**QUOTED PASSAGE**
Street 11

The main street of Lilydale in Melbourne’s north-east became the focus of AILA Victoria’s Street 11 competition, which aims to raise the profile of landscape architecture among local councils.

Streets occupy a quarter of our public realm. They’re everywhere. Much of the time they are only considered in terms of supplying the needs of vehicles. Pedestrian and cycle amenity and a street’s ability to create a sense of place, to provide a space for community to evolve – these qualities are often overlooked.

AILA Victoria’s inaugural street competition, Street 11, the winners of which were announced in December 2011, was a strategically positioned ideas competition. When councils think streets, AILA wants them to call a landscape architect. The competition aimed to raise the profile of the industry and that of AILA itself, to empower councils to embrace what landscape architecture can deliver, to foster a sense of maturity within the profession, to create dialogue about the role of the street in our public realm, and to provide a suite of inspirational visions for what one specific site might become.

The competition model is interesting: AILA sought expressions of interest from councils, asking them to put forward potential sites. Having the best landscape architects in the land pushing the boundaries of what a council’s particular street might be is a fantastic opportunity to get decision makers and community on board, to receive the kind of ideas that a paid consultant would likely never provide.

**DESCRIPTION OF THE TASK**
Could you repeat the Street 11 article word for word from "AILA Victoria’s inaugural" up to and including "site might become."? Work solely from the Street 11 article.

**SUPPLIED MATERIAL**
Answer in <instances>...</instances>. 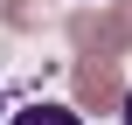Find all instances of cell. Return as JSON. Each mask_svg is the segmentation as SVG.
I'll return each mask as SVG.
<instances>
[{"label":"cell","instance_id":"1","mask_svg":"<svg viewBox=\"0 0 132 125\" xmlns=\"http://www.w3.org/2000/svg\"><path fill=\"white\" fill-rule=\"evenodd\" d=\"M70 42L90 56H118L132 49V0H118L111 14H70Z\"/></svg>","mask_w":132,"mask_h":125},{"label":"cell","instance_id":"2","mask_svg":"<svg viewBox=\"0 0 132 125\" xmlns=\"http://www.w3.org/2000/svg\"><path fill=\"white\" fill-rule=\"evenodd\" d=\"M125 97V84H118V56H90V49H77V104L84 111H111Z\"/></svg>","mask_w":132,"mask_h":125},{"label":"cell","instance_id":"3","mask_svg":"<svg viewBox=\"0 0 132 125\" xmlns=\"http://www.w3.org/2000/svg\"><path fill=\"white\" fill-rule=\"evenodd\" d=\"M7 125H84L77 111H63V104H35V111H14Z\"/></svg>","mask_w":132,"mask_h":125},{"label":"cell","instance_id":"4","mask_svg":"<svg viewBox=\"0 0 132 125\" xmlns=\"http://www.w3.org/2000/svg\"><path fill=\"white\" fill-rule=\"evenodd\" d=\"M42 21V0H7V28H35Z\"/></svg>","mask_w":132,"mask_h":125},{"label":"cell","instance_id":"5","mask_svg":"<svg viewBox=\"0 0 132 125\" xmlns=\"http://www.w3.org/2000/svg\"><path fill=\"white\" fill-rule=\"evenodd\" d=\"M118 111H125V125H132V90H125V97H118Z\"/></svg>","mask_w":132,"mask_h":125}]
</instances>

**ANSWER TO THE TASK**
AILA Victoria’s inaugural street competition, Street 11, the winners of which were announced in December 2011, was a strategically positioned ideas competition. When councils think streets, AILA wants them to call a landscape architect. The competition aimed to raise the profile of the industry and that of AILA itself, to empower councils to embrace what landscape architecture can deliver, to foster a sense of maturity within the profession, to create dialogue about the role of the street in our public realm, and to provide a suite of inspirational visions for what one specific site might become.